Экспансия рисунка касается, разумеется, и содержательной сферы. Обычно перечисляют социальные вызовы, вставшие перед западным миром в 1960–1970-е годы: антивоенные движения, борьба за гендерные права, социальные взрывы и пр. В качестве примера рефлексии социальных общественных процессов обычно приводят выставку 1984 года в музее Хиршхорна «Сontent: A Contemporary Focus, 1974–1984». В этот период в искусствопонимании нового поколения термин «стратегия» выдвигается как оппозиционный термину «стиль». «Стиль» отсылает преимущественно к формальным категориям, «стратегия» – к категориям мышления и планирования. Ключевым вопросом становится «Что это означает?» [14] . Суммируя, я бы выделил два момента, характеризующих «новую актуальность» рисунка. Первый – его «самостоянье»: самообращенность, самореферентность, способность физического укоренения и экспансии в любой среде, вообще физическое присутствие, телесность (в 1973 г. Ребекка Хорн в своем знаменитом перформансе мощно выразила это физическое, телесное основание рисунка: на лице художника – маска с закрепленными в ней карандашами).

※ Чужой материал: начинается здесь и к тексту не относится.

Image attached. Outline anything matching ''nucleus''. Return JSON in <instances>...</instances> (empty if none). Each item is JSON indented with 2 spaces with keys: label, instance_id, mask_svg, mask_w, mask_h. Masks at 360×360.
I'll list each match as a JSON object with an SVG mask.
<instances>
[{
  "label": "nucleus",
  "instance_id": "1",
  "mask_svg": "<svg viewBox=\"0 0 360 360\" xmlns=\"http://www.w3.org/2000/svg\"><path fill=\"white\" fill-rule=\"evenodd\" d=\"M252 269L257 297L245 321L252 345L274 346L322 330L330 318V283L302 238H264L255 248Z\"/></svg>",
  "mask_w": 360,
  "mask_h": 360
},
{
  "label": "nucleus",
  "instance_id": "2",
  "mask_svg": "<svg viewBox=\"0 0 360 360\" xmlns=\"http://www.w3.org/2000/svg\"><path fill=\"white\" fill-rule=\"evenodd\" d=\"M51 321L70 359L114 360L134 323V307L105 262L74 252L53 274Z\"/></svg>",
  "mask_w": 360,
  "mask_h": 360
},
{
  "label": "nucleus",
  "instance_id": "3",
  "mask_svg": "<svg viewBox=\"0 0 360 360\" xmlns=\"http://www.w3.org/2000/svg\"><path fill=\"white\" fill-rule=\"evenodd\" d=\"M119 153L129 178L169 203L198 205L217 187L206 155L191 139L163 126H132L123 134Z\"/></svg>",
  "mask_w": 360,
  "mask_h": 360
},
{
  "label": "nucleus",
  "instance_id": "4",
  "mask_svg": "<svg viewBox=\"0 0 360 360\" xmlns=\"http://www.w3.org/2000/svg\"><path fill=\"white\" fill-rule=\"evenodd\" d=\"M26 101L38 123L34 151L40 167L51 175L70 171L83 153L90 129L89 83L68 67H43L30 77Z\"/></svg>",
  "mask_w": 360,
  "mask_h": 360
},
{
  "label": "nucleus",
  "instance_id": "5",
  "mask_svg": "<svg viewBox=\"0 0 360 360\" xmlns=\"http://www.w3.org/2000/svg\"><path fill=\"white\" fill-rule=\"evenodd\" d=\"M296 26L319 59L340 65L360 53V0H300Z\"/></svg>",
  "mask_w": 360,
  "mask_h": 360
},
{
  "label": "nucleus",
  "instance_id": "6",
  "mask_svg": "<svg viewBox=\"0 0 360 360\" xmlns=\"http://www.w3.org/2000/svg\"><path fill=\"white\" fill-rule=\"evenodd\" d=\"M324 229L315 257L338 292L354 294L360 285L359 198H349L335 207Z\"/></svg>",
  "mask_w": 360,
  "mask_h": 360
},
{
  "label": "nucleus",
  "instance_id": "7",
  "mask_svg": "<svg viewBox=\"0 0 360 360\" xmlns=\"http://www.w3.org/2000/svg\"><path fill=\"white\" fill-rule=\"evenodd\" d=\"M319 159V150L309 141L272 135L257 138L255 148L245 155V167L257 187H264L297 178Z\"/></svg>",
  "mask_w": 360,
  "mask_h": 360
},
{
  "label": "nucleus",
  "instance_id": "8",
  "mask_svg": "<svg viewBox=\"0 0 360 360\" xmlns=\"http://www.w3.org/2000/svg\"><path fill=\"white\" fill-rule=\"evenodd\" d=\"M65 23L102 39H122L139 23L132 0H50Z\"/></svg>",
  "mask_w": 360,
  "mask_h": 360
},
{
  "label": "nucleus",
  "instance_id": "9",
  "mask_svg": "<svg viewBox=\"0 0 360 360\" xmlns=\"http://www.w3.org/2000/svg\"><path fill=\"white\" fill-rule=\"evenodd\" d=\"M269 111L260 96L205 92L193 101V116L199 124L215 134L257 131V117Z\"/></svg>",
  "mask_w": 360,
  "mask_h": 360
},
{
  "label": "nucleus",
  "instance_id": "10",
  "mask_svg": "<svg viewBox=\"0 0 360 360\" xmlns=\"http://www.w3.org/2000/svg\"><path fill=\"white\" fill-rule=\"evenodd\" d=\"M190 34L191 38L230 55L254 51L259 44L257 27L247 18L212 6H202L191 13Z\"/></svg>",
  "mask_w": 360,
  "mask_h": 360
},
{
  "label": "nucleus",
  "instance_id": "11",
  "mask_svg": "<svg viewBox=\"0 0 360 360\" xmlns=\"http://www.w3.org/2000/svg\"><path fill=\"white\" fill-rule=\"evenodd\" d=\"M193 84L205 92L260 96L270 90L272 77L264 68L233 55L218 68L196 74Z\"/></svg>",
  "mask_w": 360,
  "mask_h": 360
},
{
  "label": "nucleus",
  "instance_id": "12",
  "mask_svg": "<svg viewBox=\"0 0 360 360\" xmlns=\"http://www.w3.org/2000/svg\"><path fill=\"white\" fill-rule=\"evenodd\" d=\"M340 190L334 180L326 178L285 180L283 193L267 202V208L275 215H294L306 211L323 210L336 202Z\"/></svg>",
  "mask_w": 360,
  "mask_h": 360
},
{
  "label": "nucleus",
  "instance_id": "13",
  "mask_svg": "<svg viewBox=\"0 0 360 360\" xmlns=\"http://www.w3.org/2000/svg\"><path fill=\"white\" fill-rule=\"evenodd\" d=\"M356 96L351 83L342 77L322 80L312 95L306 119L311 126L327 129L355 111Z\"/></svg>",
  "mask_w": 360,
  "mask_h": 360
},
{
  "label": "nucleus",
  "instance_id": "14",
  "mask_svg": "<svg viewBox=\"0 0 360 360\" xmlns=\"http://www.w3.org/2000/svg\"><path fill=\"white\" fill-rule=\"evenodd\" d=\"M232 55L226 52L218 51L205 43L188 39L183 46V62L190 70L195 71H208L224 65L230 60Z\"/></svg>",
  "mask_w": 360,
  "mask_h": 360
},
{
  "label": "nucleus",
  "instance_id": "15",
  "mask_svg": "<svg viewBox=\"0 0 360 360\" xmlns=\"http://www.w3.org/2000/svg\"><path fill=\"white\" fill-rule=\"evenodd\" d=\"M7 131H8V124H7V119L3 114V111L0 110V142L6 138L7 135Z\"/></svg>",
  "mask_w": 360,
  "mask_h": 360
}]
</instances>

Спонтанные движения головой по листу бумаги, собственно, и создают образ: рисование – след телесного. Исследователь творчества Р. Серра добавляет: его рисунки в их физической, тактильной реальности апеллируют к жизненному опыту в целом, это след живого [15] . В этом же контексте – внимание к «танцевальному» бытию рисунка: ему посвящен не только раздел уже упоминавшейся мегавыставки «OnLine», но и специальная экспозиция «Dance/Draw» (The Institute of Contemporary Art, Boston, 2011–2012).
14
См.: Wye D. Preface // Thinking Print: Books to Billboards, 1980–95. New York: The Museum of Modern Art, 1996. P. 9.
15
См.: White М. Drawingas Drawing // Richard Serra Drawing. A Retrospective. The Menil Collection.Yale University Press, 2012.